> Your goal:
Count the lines in the items below that contain the string "burning". Reply with that number alone.

> Data:
>> begin
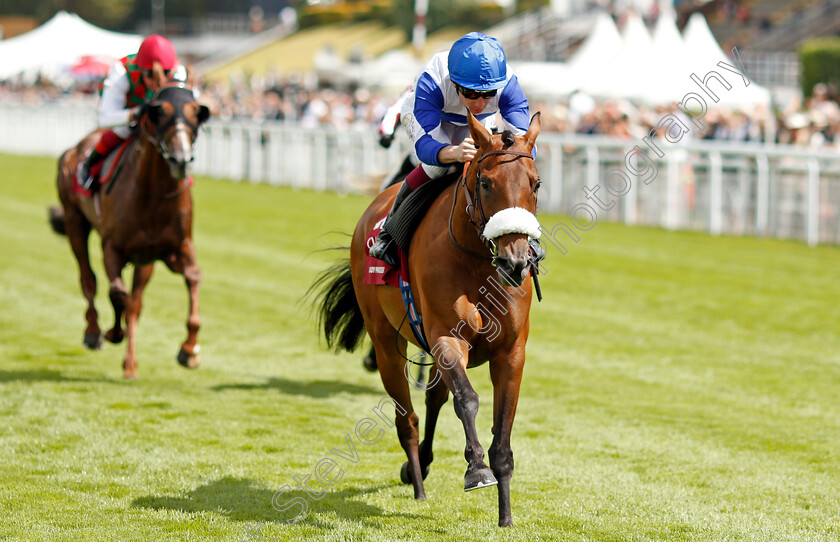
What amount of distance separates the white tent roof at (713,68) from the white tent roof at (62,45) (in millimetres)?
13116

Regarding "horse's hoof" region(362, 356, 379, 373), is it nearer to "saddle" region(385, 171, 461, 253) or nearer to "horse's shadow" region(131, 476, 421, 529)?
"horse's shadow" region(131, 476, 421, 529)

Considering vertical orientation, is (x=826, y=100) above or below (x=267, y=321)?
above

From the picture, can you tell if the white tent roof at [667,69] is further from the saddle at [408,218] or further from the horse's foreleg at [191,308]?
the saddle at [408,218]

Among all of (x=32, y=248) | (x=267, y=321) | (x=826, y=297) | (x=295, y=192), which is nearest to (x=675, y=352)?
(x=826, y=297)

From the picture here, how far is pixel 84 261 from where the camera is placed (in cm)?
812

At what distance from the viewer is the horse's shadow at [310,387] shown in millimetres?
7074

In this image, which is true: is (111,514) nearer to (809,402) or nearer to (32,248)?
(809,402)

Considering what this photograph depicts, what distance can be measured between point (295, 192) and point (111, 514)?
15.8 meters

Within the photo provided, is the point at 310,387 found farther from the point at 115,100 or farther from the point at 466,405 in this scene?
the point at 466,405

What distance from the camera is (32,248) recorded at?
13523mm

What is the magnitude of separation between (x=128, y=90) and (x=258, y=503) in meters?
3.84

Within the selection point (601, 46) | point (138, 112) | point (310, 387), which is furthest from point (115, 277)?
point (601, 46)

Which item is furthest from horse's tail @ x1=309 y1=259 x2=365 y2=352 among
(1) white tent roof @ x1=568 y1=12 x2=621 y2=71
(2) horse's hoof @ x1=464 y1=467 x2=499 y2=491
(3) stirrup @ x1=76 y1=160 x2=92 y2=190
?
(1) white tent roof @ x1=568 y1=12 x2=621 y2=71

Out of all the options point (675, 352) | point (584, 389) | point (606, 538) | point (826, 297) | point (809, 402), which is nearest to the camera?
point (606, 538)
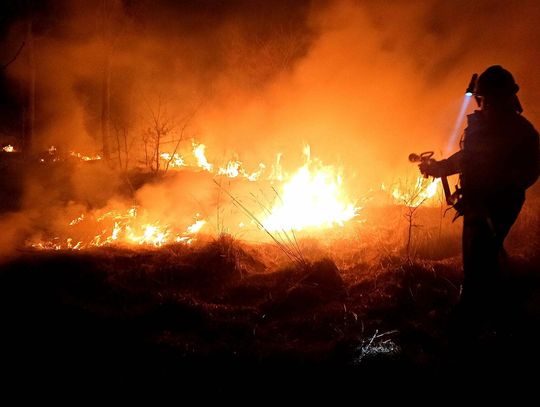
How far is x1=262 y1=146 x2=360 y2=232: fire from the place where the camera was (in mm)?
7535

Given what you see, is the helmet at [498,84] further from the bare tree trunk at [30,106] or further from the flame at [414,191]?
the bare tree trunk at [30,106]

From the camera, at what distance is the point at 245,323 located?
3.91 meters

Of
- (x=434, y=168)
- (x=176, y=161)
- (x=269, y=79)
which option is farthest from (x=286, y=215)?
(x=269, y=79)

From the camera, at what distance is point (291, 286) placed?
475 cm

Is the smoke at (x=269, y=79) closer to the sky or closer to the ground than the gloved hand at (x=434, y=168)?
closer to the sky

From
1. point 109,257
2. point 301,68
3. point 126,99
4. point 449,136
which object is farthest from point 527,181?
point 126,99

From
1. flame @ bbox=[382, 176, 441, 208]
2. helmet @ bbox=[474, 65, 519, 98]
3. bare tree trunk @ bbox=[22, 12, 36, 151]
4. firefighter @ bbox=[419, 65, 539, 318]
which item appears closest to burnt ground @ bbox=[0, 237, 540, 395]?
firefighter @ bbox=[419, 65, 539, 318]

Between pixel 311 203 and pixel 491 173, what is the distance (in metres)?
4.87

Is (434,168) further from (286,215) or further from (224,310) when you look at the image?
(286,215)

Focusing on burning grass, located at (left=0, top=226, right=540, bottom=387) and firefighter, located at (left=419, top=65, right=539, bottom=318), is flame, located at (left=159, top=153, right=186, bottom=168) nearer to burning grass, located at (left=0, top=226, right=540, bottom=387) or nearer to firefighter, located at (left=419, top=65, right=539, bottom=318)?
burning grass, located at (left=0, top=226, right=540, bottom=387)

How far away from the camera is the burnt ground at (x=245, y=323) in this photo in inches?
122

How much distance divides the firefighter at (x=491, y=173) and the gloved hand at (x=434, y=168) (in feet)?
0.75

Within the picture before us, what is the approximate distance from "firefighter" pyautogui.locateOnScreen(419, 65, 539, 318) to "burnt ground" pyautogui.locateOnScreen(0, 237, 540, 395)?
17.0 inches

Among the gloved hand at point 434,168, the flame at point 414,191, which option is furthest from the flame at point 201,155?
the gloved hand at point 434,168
>> end
>> begin
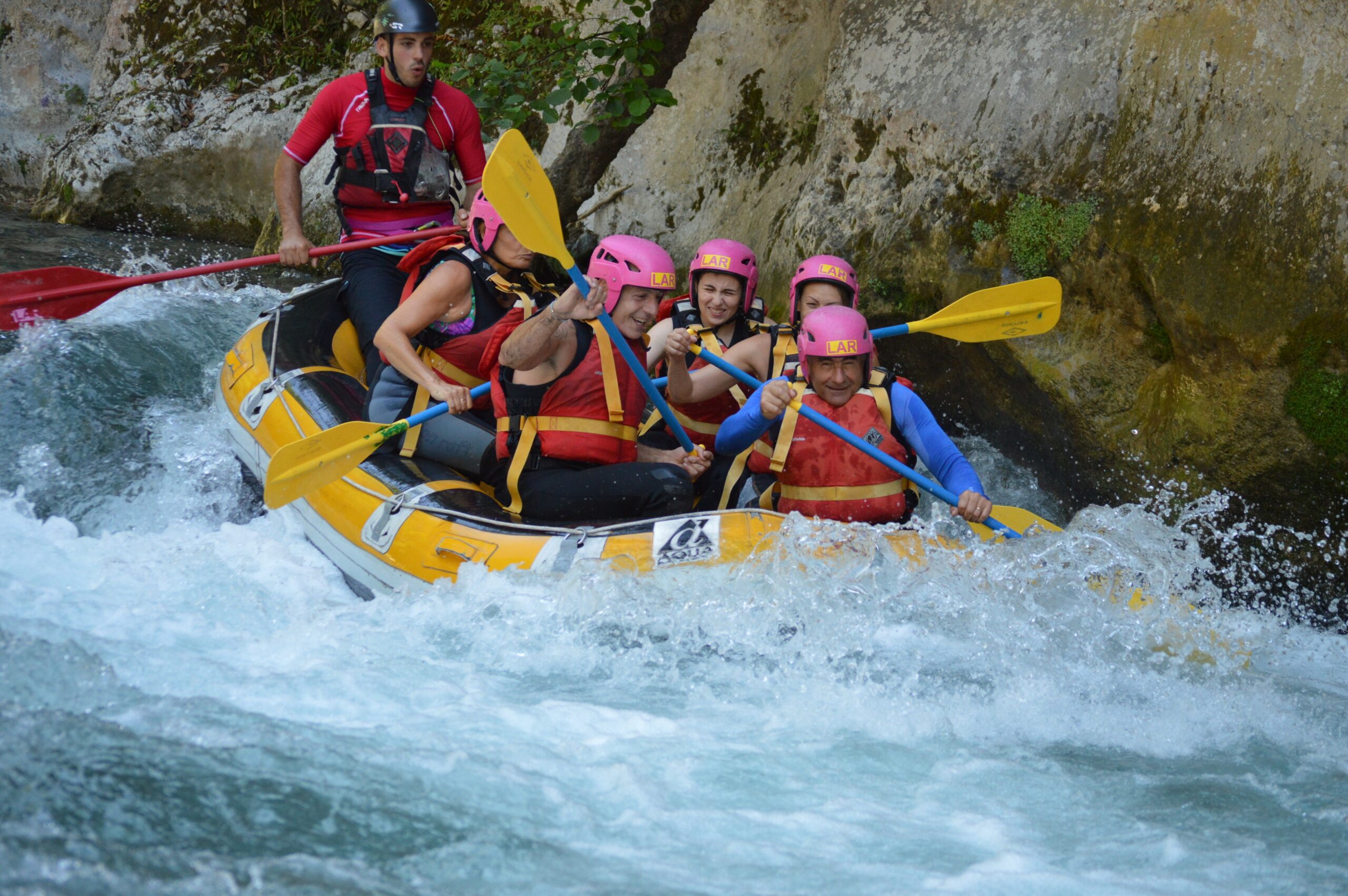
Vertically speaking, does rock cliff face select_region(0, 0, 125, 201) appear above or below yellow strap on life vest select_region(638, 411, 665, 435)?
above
>> end
> Result of this task:
2